Dyson scored 79 in the McDonald's Cup final for NSW in an 88 run win over South Australia and 66 in NSW first innings of the Sheffield Shield final victory against Queensland at the SCG.

He scored 897 runs at 40.77.

Dyson hit 105 in the Tooheys Cup in which locals mixed with elite NSW players.

Rebel tours and return to NSW

1985-87: Rebel tours to South Africa
During their successful Sheffield Shield campaign of 1984/85 for NSW teammate Imran Khan said that he hoped Dyson would be selected for the Ashes tour to England in the summer of 1985. However it emerged that Dyson had agreed to participate in an Australian rebel tour to South Africa. Dyson enjoyed two productive trips to South Africa. He scored 577 runs in 1985–86 at 44.38 then made 522 runs at 52.2 the following summer. He was banned from playing in Australia for two years and three years from the international team along with the other rebels.

1988-89: Later career
Dyson expressed a desire to regain a place in the test side when his ban was over but he struggled on his return to NSW in January 1988 making 157 runs at 19.62 from 5 games during the 1987/88 season with a highest score of 60 not out. For most of the matches he would open the batting with Mark Taylor.

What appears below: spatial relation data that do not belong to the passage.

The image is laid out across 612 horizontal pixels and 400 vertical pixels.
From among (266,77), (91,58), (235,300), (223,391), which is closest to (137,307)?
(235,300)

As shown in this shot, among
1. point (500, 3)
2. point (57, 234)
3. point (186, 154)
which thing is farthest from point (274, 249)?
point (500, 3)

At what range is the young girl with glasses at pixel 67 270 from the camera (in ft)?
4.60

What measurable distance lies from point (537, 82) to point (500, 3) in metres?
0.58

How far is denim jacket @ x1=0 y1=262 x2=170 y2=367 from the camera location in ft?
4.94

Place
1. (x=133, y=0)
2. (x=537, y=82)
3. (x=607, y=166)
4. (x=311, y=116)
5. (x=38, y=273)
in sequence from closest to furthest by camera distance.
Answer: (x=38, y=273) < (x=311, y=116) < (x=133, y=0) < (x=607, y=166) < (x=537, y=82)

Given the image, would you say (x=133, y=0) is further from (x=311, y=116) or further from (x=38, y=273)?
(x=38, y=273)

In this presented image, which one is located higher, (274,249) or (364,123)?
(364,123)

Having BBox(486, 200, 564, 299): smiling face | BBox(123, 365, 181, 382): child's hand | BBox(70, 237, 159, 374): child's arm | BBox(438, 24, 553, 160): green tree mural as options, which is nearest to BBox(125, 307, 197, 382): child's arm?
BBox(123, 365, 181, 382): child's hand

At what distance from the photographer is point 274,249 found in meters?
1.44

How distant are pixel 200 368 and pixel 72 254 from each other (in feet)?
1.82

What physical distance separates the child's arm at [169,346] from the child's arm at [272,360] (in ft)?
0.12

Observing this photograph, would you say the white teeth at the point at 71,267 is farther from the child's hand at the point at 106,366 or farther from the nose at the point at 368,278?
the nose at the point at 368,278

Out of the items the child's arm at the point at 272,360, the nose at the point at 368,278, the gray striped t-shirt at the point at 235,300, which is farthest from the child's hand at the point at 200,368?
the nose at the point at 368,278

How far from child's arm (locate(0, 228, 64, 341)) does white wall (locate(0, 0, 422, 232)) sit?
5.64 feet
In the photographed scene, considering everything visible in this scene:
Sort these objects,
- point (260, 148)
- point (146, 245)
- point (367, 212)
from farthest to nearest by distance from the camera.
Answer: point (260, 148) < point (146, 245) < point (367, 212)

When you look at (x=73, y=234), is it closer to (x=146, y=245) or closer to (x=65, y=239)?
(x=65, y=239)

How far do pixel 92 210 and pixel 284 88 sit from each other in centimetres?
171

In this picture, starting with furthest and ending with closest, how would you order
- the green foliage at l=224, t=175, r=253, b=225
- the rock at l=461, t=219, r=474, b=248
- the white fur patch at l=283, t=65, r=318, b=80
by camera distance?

The following summer was more successful, scoring 742 runs at 39.05 including 79 and 100 not out for NSW against the touring West Indians and 34 for NSW against Pakistan. He scored 112 not out against Tasmania in the Sheffield Shield at the SCG which was his nineteenth and final first-class century. Dyson's good form led to speculation he could earn a place on the tour to England for the 1989 Ashes series however he was not selected.

Dyson captained NSW for two FAI cup games at the start of the 1989–90 season but suffered a knee injury and was replaced in the side by Steve Small for the first Sheffield Shield match against South Australia in Adelaide. The selectors then preferred promising prospect Geoff Milliken and Dyson never regained his state place. He had amassed 9935 first class runs at an average of 40.

1989-98

Dyson continued to play first grade cricket for Sutherland and was captain of the side which included a young Glenn McGrath.

In 1991, NSW captain Geoff Lawson attempted to persuade the selectors to recall Dyson but they decided against it.

He continued to play grade cricket until 1994.

Dyson was NSW's Assistant Coach to Lawson from 1995 to 1997.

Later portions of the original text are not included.